Вышли мы к морю где-то в полверсты севернее той губы, в которой нас братья-промышленники ждали. Берегом до них дотопали. Жаль, морошки собрал только пол-лукошка, хотя кругом ягод полным-полно – после всего увиденного да услышанного не до ягод уже было. Я как рассказал товарищам про это, долго смеялись: говорят, пригрезилось вам в тумане-то, на Матке, бывает, блазнит, нечистая сила тут водится, берегись лукавого!

- Чего только на той Матке не бывало, - задумчиво произнес Нифантьев. – Случилось как-то, староверы Вайгачевы из Пустозерска там поселились: рыбу ловили, зверя били, мороху ту же собирали. К ним однажды наши архангельские поморы наведались, они пристали недалече, решили навестить. А осень уж, темнеет рано. Они в промысловой избушке на берегу заночевали. И вот посреди ночи грохот страшный раздался, земля-то вся задрожала, изба ходуном ходит. Трус земной – это не шутка! А еще полыхнуло как! Ставни закрыты, в избе темно, так сквозь щели блеснуло, глазам больно. До утра глаз сомкнуть мореходы не могли.

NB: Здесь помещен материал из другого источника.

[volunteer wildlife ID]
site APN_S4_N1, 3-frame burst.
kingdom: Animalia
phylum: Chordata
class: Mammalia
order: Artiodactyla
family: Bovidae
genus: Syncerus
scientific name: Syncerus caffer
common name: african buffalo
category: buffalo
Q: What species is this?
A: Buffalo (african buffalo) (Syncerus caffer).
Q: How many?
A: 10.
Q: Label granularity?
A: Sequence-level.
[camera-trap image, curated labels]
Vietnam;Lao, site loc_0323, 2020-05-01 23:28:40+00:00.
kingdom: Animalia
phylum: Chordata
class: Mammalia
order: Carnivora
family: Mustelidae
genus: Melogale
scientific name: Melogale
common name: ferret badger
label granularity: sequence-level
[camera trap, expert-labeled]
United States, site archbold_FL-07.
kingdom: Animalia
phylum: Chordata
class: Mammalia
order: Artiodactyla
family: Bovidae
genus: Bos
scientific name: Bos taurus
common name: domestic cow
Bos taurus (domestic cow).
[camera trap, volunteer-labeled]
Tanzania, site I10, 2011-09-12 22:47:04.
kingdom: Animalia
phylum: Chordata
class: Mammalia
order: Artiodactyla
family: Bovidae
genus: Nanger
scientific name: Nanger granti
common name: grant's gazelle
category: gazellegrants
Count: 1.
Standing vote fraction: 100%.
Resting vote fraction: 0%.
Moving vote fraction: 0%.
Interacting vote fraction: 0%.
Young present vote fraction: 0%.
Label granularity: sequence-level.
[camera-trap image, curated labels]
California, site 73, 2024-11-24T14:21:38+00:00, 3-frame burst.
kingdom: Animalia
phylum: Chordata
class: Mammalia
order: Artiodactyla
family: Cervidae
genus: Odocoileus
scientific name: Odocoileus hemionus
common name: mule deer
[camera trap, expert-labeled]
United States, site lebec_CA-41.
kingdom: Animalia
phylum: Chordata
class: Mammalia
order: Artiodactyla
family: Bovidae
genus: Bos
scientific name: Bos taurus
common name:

А утром, как рассвело, решили Вайгачевых проведать, как-то они там. А они в шести верстах к северу от избы. Идут – а по дороге камни попадаются, будто обугленные, олешки мертвые, два ошкуя лежат, из белых черными стали. Избушку Вайгачевых как ветром сдуло, а сами они среди черных камней валяются и тоже черным-черны, как обгорелые. Навстречу идет старший Вайгачев, Поликарп, мычит, руками машет, будто слепой. А он и вправду ослеп: среди ночи вышел до ветру, а тут как сверкнуло – ну и очи-то ему, видать, и опалило. Вихрь тут страшный поднялся, его на много саженей отбросил. Хорошо, что на моховую подушку упал, а не на голые камни, не то б расшибся насмерть. Но он все равно потом вскорости помер: захворал, тело язвами покрылось – и угас быстро, до Пустозерска родного не довезли его. И несколько мореходов наших тоже занедужили и невесть отчего умерли тогда. Даже доктор понять не мог: почему вдруг здоровые мужики так быстро зачахли и в землю сошли.